I could of course take one of the accepted "solutions" from Linguee and feed the same sort of self-recycling GIGO loop that Google now admits to be an ever-growing part of its searched wisdom.

So what is your solution to the Medienbruch? Or are you part of the problem?

Feb 15, 2014

Indestructible Italian quality!

Language service providers like yours truly spend a lot of time talking about the high cost of crap quality. But that applies to most things, really. An old friend of mine who struggled at the start of his professional life paying his way with handyman work while creating beautiful custom furniture knew that he could afford only the finest tools though not always meat to go with the bread on his table.

I drink a lot of coffee, and I enjoy it in a variety of ways. As those who have visited my kitchen can attest, it's almost like a fetish with the various pots, presses and filters, each teasing different qualities of taste from a well-roasted bean. I thought by now I would have learned most of what I needed to know to ensure good results in the "coffee kitchen".

Distraction has taught me - or reminded me - of a few things lately. Three times now I have become involved in work or gone off shopping with friends and forgotten a moka pot on the fire. The first time, I returned to a house filled with toxic smoke from the burned plastic handles and top knob, and I was grateful the house had not burned down and the dogs were still alive. More recently I left my favorite Bialetti Brikka pot on the flame for several hours. Twice.

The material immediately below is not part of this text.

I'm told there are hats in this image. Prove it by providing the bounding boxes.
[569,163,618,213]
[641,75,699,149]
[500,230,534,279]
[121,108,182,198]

If anyone wants to say nasty things about Italian engineering, I will have to plead for the defense. In contrast to the complete destruction of the cheap moka pot after an hour, the Bialetti pot just needed a bit of scrubbing. Even the gasket was OK, which amazed me. The durability of the pots that cost me about €30 is so much beyond that of a €7 pot that to compare them is almost a crude joke. Oh yes, and I don't know any other manufacturer who offers such an excellent pressure valve for crema at that price.

Image from Alexandre Enkerli, Creative Commons Attribution-Share Alike 2.0 Generic license
There are obvious analogies to our work as translators, of course. But I don't need to insult anyone's intelligence by explaining them. I'll just go enjoy another shot of coffee from my indestructible Italian-engineered pot.